Énoncé 1: D'après l'extrait ci-dessous, quelle thèse philosophique suppose que chaque personne constitue son essence par ses propres choix ?

Extrait:
****************

Si on part de ce postulat, on peut considérer que le voyage dans le temps, thématique évidente du film, est l’unique solution pour pallier ce désordre. Il faut remonter la boucle et laisser l’événement qui devait arriver se produire. Dans la théorie de la relativité générale, le temps est une dimension comme une autre qui peut donc être sujet à des perturbations ou des modifications. Un des enseignants de Donald lui présente d’ailleurs une entité cosmologique qui fait couler beaucoup d'encre dans la littérature scientifique : le trou de ver capable de relier des points de l’espace extrêmement distants en une sorte de tunnel spatial et d’ainsi parcourir des distances phénoménales en un temps dérisoire (ce qui revient en somme à remonter ou avancer le temps). Les formes étranges et flasques qui sortent de la poitrine des personnes et que seul Donnie est capable de voir rappellent des tunnels qui représenteraient la destinée de chaque personne, une prédétermination du chemin que va suivre chaque individu sur le fil de son existence. On ne peut s’empêcher de penser alors à la thèse philosophique de l’existentialisme qui suppose que chaque personne constitue son essence par ses propres choix et est maître de ses actes. Ce serait donc l’approche inverse qui s’appliquerait dans cet univers divergent. Mais lorsque le retour dans le temps s’opère par un trou de ver vraisemblablement, c’est bien Donnie qui décide de rester dans sa chambre pour éviter la redondance des événements dramatiques qui l’avaient déjà vécu en quelque sorte . Il est maître de son choix donc il rompt avec la logique de prédétermination qui semble avoir prévalu jusqu'alors.


Toutefois, la réflexion reste ouverte et la démonstration à laquelle je viens de me livrer est tout à fait contestable. L’univers parallèle dont j’ai défini les contours peut très bien uniquement provenir d’une hallucination prolongée du personnage éponyme ou issu d'un de ses rêves : à la fin du film, tous les personnages liés peu ou prou à Donald se réveillent bien en sursaut à la suite d'un même cauchemar. Néanmoins, cette toute dernière hypothèse ferait perdre, à mon sens, de la force au film car tous les concepts de voyage dans le temps ou d’univers parallèles seraient relégués à un rang virtuel, fruits de l’imagination fertile d’un adolescent qui se cherche et qui « a peur ».


Je veux apporter un autre point de réflexion qui n’est pas forcément en lien avec le développement ci-dessus mais qui contribue au débat. Lorsque Darko préfère se sacrifier en restant dans son lit, le film prend une dimension quasi-religieuse et biblique. Il se sacrifie car il sait que son action dans son rêve ou dans l’univers parallèle (dont la création je le rappelle est liée à la modification d’un événement arbitraire dans le passé) entraînera la mort de tous les êtres qu’il aime : sa petite amie, sa mère, sa sœur et Franck qui n’est autre, on le découvre, que le petit ami de cette dernière. A la manière du Christ qui, dans la religion chrétienne, s’est sacrifié pour sauver les hommes, racheter leurs fautes et leurs pêchés et les préserver du pandémonium, Donnie meurt et met « fin » à son « monde » renvoyant à la double acception de l’expression initiale : la boucle semble bel et bien définitivement bouclée.

****************

Énoncé 2: Renvoyez toutes les lignes du listing ci-dessous qui contiennent la chaîne « same », en tenant compte de la casse.

****************

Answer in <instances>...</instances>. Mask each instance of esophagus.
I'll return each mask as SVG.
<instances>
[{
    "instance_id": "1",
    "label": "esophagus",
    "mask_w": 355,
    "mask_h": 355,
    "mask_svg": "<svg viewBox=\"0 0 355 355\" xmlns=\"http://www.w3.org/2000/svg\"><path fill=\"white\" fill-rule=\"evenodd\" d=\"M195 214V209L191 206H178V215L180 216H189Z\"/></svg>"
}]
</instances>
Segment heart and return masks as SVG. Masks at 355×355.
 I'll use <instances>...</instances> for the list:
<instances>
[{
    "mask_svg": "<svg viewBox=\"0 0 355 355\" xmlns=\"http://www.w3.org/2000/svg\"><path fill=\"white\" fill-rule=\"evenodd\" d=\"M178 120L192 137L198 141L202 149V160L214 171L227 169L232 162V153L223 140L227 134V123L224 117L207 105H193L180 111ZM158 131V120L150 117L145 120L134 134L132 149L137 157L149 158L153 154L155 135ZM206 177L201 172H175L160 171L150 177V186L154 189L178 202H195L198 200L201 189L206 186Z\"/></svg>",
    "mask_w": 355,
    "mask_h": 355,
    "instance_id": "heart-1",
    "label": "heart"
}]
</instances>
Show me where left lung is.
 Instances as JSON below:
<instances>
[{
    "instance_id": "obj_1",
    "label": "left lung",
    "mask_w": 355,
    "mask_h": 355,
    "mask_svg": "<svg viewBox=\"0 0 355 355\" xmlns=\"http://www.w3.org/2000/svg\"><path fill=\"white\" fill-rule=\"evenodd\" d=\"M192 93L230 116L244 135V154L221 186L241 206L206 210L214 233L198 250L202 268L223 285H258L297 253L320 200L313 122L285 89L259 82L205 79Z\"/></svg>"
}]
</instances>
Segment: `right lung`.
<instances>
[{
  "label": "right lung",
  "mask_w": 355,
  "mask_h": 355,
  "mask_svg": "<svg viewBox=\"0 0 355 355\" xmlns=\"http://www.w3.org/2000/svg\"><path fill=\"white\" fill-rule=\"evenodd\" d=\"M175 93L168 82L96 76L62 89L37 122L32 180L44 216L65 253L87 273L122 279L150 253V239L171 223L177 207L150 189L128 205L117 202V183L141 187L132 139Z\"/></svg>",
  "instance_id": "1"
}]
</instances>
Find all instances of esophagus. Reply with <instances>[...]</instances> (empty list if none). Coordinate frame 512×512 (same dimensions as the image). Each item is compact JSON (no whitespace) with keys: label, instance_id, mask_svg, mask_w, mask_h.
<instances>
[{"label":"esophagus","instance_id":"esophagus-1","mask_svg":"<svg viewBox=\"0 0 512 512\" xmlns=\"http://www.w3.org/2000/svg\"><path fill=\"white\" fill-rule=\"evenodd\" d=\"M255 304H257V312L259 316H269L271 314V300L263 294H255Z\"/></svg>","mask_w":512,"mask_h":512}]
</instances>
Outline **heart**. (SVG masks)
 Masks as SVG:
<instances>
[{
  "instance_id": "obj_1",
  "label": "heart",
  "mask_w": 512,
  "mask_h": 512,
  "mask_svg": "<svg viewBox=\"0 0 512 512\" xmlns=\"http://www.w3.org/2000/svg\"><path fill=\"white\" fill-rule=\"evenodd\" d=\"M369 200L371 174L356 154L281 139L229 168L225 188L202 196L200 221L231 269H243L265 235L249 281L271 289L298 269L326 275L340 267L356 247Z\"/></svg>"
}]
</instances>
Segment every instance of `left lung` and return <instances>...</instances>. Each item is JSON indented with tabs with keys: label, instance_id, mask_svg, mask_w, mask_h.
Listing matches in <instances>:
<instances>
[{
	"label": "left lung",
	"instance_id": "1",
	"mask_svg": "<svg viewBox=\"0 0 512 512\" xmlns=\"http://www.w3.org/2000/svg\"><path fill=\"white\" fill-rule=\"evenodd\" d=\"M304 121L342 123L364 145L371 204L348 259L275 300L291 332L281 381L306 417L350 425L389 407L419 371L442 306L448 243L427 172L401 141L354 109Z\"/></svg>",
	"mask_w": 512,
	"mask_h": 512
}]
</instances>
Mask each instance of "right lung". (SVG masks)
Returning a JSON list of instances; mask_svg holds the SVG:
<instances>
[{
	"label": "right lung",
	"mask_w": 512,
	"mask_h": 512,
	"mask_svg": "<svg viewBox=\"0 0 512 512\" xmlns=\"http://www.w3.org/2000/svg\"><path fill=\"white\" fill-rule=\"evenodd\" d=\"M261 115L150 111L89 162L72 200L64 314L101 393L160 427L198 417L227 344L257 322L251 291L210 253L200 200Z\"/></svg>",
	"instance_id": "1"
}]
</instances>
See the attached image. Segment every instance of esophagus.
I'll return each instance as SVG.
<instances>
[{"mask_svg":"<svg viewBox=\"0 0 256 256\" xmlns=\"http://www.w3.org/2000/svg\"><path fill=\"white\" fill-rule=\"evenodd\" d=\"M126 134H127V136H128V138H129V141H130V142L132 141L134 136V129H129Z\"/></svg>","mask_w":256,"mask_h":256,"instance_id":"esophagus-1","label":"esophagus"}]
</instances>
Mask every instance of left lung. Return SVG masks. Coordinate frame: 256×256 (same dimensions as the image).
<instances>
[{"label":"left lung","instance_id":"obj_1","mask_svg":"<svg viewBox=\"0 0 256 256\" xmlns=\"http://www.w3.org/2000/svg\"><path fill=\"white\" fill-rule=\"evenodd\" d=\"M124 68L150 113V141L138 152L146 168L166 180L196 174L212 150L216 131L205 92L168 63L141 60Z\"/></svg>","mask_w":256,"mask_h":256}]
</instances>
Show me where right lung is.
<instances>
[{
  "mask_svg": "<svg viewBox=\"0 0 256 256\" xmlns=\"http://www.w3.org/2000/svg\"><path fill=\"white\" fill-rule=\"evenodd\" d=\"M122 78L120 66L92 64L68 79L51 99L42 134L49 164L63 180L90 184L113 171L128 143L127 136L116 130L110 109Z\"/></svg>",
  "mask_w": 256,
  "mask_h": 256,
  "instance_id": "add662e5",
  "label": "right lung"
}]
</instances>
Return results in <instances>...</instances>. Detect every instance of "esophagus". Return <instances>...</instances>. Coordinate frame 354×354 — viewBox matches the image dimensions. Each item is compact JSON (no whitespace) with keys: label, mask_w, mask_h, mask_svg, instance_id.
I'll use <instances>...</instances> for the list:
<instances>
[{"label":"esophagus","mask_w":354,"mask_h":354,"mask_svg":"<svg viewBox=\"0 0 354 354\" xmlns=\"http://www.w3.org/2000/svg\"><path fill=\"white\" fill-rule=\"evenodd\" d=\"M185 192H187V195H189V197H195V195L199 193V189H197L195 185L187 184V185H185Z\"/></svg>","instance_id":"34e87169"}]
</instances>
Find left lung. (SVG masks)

****************

Solution 1: L'existentialisme.

Solution 2:
Find all instances of esophagus. Reply with <instances>[...]</instances> (empty list if none). Coordinate frame 512×512 (same dimensions as the image). Each item is compact JSON (no whitespace) with keys: label, instance_id, mask_svg, mask_w, mask_h.
Mask every instance of left lung. Return SVG masks. Coordinate frame: 256×256 (same dimensions as the image).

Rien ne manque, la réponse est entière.